Alder is a less expensive alternative to oak and is the second most commonly used wood for making furniture. A relative of the birch family, alder trees are primarily found in the Pacific Northwest. Alder wood is softer than oak, and its extra elasticity and pliability make it better suited for carving and intricate detailing. Wood harvested from alder trees provides a consistent color and even absorption of stains and finishes.
Maple is a light-colored hardwood tree that grows widely across the U.S., particularly in the eastern states. Though its dense texture and durability are comparable to more expensive hardwoods, its abundant availability makes maple wood an economical alternative to oak and alder. Maple's even color and grain texture accepts stains and finishes quite well.
Pine is among the least expensive furniture woods. Pine trees are found in much of the U.S. and in countries with temperate climates around the globe. Numerous types of trees make up the pine family including Ponderosa, eastern white, sugar and Radiata pine.

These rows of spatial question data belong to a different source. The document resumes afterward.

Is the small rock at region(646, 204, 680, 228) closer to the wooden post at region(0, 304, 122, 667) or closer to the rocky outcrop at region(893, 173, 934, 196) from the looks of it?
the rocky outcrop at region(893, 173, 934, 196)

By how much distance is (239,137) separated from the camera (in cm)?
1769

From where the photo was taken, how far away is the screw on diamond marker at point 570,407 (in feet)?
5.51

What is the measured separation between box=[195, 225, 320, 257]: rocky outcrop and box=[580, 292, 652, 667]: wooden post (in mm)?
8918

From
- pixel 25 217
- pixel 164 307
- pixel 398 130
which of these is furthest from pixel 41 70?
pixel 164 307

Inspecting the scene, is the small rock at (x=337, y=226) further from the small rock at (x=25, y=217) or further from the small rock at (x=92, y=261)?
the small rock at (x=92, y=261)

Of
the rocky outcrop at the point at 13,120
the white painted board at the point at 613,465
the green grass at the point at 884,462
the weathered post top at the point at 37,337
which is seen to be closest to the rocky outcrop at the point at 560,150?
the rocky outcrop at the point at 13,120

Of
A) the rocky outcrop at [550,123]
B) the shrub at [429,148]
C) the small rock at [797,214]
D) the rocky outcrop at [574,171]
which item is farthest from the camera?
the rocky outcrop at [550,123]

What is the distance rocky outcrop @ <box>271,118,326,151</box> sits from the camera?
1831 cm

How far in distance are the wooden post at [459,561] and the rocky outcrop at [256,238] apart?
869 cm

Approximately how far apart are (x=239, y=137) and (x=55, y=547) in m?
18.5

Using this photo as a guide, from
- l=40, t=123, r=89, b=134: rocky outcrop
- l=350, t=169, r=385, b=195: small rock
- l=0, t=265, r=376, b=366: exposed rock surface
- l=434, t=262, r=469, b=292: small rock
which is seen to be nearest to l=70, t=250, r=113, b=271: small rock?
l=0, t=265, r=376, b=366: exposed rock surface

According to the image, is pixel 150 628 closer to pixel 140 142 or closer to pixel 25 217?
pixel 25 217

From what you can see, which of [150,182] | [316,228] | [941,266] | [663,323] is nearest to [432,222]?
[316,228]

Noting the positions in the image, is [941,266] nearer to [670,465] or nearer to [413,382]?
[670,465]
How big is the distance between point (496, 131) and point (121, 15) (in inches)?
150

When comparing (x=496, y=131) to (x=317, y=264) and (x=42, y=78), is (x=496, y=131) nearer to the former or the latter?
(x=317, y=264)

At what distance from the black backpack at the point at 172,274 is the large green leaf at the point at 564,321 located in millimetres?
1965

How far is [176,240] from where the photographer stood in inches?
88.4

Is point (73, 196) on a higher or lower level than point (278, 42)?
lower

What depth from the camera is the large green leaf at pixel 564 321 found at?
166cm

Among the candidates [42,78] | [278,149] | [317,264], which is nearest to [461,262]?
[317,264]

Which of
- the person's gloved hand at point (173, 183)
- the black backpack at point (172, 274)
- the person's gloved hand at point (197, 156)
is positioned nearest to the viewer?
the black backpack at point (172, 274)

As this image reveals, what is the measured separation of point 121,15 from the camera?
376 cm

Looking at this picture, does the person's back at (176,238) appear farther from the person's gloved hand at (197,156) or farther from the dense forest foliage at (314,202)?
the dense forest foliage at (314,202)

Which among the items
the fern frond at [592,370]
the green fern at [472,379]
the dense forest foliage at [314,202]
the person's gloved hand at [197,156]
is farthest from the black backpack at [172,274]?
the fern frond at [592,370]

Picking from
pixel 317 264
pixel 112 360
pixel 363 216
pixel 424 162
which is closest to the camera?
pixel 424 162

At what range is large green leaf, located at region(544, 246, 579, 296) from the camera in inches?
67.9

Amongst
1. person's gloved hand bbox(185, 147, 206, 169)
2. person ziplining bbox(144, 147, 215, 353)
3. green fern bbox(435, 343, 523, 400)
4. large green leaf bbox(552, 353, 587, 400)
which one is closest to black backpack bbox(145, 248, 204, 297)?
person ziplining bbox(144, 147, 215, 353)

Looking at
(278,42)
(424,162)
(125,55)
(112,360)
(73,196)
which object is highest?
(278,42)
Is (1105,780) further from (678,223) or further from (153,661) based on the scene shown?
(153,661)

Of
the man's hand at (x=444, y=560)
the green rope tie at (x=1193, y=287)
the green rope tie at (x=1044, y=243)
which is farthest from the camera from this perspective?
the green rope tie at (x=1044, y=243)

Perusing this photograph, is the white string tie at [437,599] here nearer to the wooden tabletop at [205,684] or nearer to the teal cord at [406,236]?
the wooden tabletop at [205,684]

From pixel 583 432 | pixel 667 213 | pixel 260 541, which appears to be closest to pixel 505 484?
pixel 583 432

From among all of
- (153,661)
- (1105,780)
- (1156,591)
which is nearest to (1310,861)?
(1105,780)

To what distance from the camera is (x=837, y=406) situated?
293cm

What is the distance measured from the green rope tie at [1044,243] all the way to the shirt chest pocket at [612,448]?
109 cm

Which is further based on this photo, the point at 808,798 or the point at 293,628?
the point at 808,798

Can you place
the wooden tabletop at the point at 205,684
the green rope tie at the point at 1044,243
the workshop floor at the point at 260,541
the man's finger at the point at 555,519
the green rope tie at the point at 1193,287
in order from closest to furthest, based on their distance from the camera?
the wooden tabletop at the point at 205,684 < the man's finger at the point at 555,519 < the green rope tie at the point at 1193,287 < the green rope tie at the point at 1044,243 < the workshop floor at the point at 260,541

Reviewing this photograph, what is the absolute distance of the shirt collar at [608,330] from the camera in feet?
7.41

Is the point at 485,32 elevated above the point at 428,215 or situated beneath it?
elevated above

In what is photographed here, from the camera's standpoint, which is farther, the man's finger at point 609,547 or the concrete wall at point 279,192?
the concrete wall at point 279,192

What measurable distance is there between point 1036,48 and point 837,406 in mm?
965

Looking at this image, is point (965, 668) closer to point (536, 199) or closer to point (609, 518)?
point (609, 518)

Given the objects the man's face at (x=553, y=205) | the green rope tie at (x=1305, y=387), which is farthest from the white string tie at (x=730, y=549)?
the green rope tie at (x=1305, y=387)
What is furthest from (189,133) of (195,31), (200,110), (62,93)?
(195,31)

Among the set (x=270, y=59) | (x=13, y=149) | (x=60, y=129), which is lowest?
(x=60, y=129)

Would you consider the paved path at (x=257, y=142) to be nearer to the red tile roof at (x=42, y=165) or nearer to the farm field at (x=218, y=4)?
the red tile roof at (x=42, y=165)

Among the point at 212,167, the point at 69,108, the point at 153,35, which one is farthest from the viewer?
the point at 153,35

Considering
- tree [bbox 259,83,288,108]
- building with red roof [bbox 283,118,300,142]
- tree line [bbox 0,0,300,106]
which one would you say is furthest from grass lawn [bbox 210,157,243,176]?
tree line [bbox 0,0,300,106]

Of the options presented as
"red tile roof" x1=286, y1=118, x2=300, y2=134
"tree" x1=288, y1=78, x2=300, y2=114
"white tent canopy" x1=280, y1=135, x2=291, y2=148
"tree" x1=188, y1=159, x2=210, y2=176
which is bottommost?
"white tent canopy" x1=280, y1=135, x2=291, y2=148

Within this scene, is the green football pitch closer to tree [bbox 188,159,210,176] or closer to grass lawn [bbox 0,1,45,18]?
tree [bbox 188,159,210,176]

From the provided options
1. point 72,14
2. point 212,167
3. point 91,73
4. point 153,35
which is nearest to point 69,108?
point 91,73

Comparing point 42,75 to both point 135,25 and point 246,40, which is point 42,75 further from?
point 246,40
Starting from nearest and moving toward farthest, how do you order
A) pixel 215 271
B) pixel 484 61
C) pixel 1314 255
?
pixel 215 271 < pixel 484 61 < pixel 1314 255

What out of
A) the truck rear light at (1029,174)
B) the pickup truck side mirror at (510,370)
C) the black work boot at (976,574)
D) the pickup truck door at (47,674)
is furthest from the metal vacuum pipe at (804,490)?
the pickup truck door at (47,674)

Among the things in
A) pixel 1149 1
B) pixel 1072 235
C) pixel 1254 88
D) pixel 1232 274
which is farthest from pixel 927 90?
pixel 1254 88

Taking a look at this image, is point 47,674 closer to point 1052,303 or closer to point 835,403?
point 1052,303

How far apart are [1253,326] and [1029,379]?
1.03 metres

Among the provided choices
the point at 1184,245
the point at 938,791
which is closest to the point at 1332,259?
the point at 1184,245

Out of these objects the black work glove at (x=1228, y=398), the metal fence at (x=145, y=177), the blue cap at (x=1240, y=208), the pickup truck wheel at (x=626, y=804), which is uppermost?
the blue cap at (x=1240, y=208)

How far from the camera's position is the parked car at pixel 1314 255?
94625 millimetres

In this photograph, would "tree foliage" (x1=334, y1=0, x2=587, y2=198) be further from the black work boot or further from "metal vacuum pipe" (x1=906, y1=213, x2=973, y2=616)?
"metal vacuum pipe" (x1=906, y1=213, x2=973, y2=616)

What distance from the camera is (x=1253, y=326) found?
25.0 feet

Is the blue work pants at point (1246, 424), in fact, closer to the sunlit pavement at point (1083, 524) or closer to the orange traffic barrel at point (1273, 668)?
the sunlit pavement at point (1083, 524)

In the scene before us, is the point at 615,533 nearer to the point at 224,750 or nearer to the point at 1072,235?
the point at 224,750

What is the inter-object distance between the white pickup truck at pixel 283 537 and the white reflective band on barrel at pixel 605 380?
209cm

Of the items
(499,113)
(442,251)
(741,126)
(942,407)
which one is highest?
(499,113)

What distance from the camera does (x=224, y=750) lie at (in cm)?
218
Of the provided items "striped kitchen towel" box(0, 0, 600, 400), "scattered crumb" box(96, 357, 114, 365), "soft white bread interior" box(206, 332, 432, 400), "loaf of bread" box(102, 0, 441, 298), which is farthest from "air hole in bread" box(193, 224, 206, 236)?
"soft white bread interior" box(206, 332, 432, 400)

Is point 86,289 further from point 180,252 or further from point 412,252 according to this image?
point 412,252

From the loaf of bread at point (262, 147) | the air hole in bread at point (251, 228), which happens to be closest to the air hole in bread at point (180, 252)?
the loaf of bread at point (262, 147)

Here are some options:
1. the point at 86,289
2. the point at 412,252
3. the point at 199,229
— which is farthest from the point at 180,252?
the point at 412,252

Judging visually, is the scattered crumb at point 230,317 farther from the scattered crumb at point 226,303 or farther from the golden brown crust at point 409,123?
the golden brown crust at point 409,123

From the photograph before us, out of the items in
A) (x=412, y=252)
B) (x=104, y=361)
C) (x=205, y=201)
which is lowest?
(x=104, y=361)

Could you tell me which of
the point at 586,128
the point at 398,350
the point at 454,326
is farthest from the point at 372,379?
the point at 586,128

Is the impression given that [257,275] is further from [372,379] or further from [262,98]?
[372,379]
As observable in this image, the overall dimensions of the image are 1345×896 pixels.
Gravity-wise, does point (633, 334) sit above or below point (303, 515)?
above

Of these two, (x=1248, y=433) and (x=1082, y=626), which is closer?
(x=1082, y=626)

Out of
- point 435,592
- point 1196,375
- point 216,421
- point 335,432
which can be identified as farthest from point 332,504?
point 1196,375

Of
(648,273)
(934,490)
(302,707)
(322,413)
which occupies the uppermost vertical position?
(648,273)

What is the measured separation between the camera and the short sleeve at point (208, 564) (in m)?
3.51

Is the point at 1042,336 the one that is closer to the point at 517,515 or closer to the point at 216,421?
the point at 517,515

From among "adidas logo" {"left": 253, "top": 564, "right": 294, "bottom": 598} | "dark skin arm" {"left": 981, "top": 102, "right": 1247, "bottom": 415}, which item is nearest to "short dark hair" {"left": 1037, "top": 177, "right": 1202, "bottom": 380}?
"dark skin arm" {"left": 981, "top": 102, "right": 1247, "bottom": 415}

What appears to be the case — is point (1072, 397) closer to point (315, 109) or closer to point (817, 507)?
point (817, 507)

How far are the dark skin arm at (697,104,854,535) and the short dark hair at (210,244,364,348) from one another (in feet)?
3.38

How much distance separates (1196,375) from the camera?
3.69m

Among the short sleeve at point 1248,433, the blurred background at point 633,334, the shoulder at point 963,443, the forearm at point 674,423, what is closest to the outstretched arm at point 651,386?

Pine trees produce a softer wood with amber tones, deep brown knots and abstract grain patterns. Pine wood does well with any color of stain but usually requires a conditioning sealer prior to staining to ensure even color distribution.
Western red cedar is used for a variety of carpentry and building applications, indoors and out. The giant trees grow in the Pacific coast regions of the western U.S. and Canada, and produce a durable wood that is available in large planks. Its durability and ability to withstand intense weather conditions makes it an ideal choice for outdoor furniture. Western red cedar is known for having a deep red tone and a pleasant scent.
Many types of softer exotic woods are not suited for everyday rigorous use but are good for making decorative furnishings or cabinetry. Their bright colors, abstract grain patterns and pliable texture make them ideal for carving designs into trims and adornments as well. Australian lacewood has a beautiful copper tone and is commonly used in table-top veneers and trims. African mahogany and Mexican rosewood are harder exotic woods that have distinctive coloring and are suitable for most furniture applications.